Escondido Skate Park features wooden ramps rather than concrete, found in typical skate parks. The wooden ramp make the park more flexible when it comes to adding ramps and other features, but also makes it prone to weather damage. The city of Escondido renovated the 22,000-square-foot park in 2009, removing rotted plywood, replacing hardware and waterproofing the new wood.
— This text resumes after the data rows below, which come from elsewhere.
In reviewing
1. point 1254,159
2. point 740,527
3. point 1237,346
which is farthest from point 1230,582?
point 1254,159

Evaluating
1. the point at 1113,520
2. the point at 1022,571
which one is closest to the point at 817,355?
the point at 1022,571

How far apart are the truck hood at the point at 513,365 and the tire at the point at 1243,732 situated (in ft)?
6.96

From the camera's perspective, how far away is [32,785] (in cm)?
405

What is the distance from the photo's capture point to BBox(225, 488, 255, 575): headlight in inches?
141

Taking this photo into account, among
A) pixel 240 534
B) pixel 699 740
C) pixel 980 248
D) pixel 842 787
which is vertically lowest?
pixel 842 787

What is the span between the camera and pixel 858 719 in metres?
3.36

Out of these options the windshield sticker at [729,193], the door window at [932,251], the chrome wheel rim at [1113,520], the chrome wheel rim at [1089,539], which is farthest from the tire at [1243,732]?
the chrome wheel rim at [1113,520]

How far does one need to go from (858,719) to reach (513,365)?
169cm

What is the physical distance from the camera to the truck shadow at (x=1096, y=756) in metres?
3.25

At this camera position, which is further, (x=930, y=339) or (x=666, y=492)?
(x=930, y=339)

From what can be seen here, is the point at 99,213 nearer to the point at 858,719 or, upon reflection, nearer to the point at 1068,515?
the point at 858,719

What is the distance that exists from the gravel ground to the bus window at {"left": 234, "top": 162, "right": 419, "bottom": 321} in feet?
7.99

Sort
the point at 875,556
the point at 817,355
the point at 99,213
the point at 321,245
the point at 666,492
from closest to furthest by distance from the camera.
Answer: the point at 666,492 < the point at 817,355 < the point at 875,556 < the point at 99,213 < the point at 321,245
More than 10,000 in-line skaters, skateboarders and BMX riders from age 6 to adult use the park each year.

Queen Califia's Magical Circle, the only American sculpture garden by the internationally acclaimed artist Niki de Saint Phalle, opened in 2003 at the park.

The park has been used as a command post and staging area during wildfires in the area.

==Park features==

- Walking / hiking trails
- 5-acre arboretum: The Iris Sankey Magical Garden
- 3 ponds: Tree Lake, Duck Lake, and Sand Lake
- Tot lot / playground
- Shaded picnic areas with tables / barbecues
- Covered picnic shelter
- Open turf areas
- Lighted youth baseball and softball fields
- Lighted adult softball fields
- Lighted soccer fields
- Lighted tennis courts
- 3,000 capacity outdoor amphitheater
- Queen Califia's Magical Circle sculpture garden
- Eucalyptus Leaf Court public art piece
- Sports Center complex with pro shop
- 22,000 square-foot skate park
- 2 full-size covered roller hockey arenas
- 1 full-size soccer arena
- 1 "mini" soccer arena
- Girl Scouts of the USA Program Center, located at the north end of the park
- Disc Golf course

==Location==
The park's entrance is located five minutes from I-15 (off exit 27 for Via Rancho Parkway) at the corner of Bear Valley Parkway and Mary Lane, and opposite from San Pasqual High School.